Acquiring Rich Models of Objects and Space Through Vision and Natural Language

06 Feb
Wednesday, 02/06/2013 11:00am to 12:00pm

Matthew Walter
Massachusetts Institute of Technology
Computer Science and Artificial Intelligence Laboratory (CSAIL)

Computer Science Building, Room 151

Faculty Host: Rod Grupen

Over the past decade, we have seen robots move off factory floors and into unstructured environments. The age of robots operating in controlled isolation is giving way to a new generation of agile robots that assist people in broad areas that include sub-sea exploration, material handling, and healthcare. Recent advances in navigation, estimation, planning, and control enable robots to function under greater degrees of uncertainty. However, our means of controlling these robots is currently limited to low-level teleoperation. The challenge we face today is to make robots that people can command naturally, in unstructured settings. This capability requires that robots be situationally aware - able to form spatially extended, temporally persistent models of their surround at a level similar to their human partners.
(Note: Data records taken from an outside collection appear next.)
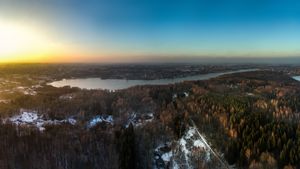 늦가을의 Talkša 호수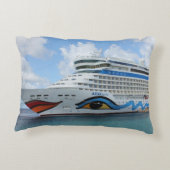 グレナダ島沖で停泊したAIDAlunaクルーズ船 アクセントクッション (裏面)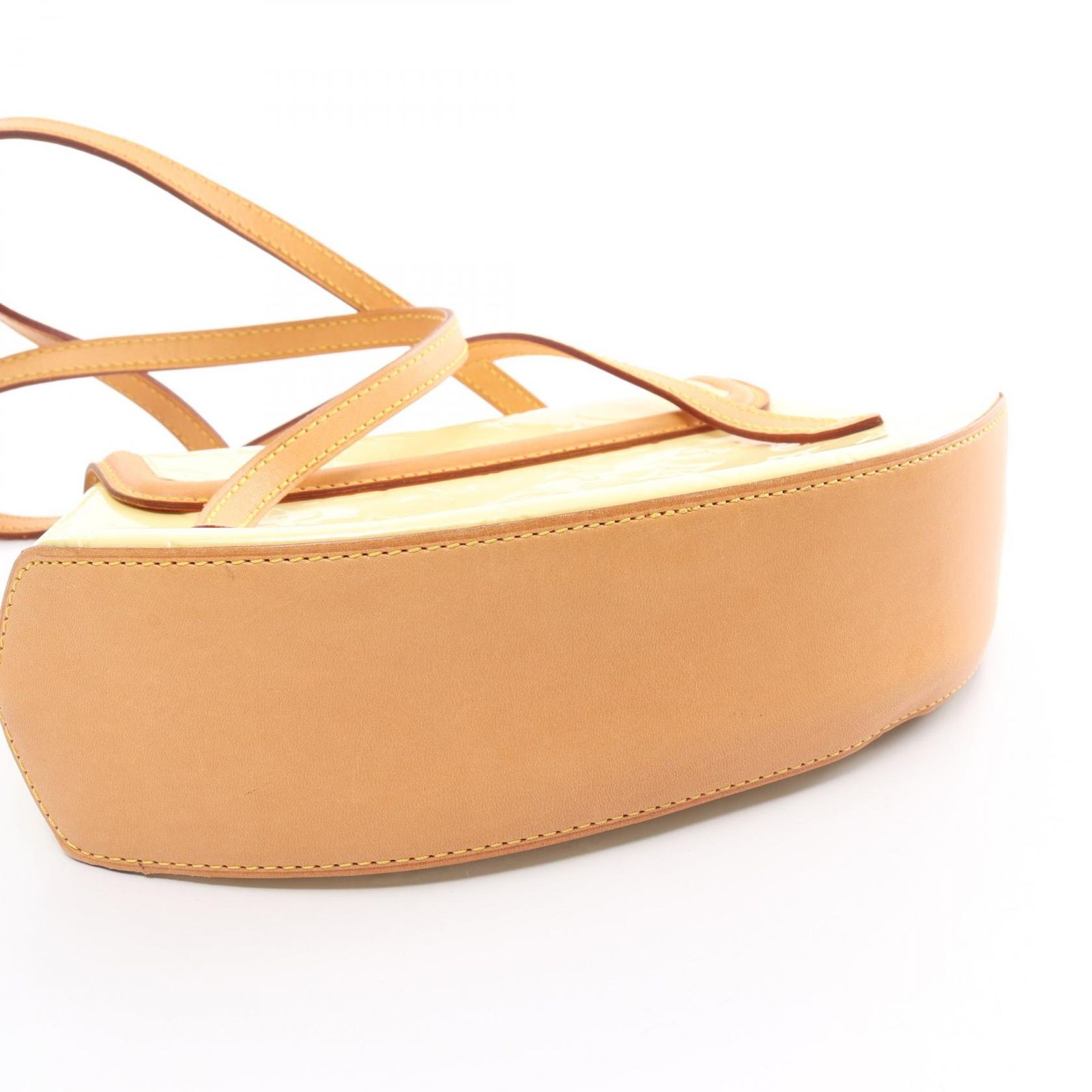 ルイヴィトン ビスケインベイPM モノグラムヴェルニノワゼット ショルダーバッグ ルイ・ヴィトン ビスケインベイPM モノグラムヴェルニ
This talk describes recent advances in robot situational awareness that enables robots to acquire rich models of objects and of their environment from natural interactions with their human partners. First, I describe a perception algorithm that allows mobile robots to build and maintain a representation of objects in their surround using only image sequences and estimates of the robot's inter-frame motion. The algorithm robustly detects these learned objects over time despite the challenges of uncontrollable lighting and viewpoint variation typical of unprepared environments. The novelty of the algorithm is its opportunistic use of the robot's motion to capture varying object appearance. Unlike existing vision-based object detection strategies that require extensive offline training, our algorithm builds this catalogue from a single training example. This capability enables richer command and control mechanisms that include the use of spoken natural language to command a 3000 kg mobile manipulator. Second, I describe an algorithm that enables robots to efficiently learn human-centric models of their environment from natural language descriptions. Underlying the algorithm is a probabilistic model that provides a common framework in which to integrate concepts from natural language descriptions with the metric information that the robot's low-level sensor streams convey. I present an efficient means for performing inference over this model and demonstrate that it results in environment models that are more accurate metrically, topologically, and semantically.

A reception will be held at 3:40 in the atrium, outside the presentation room.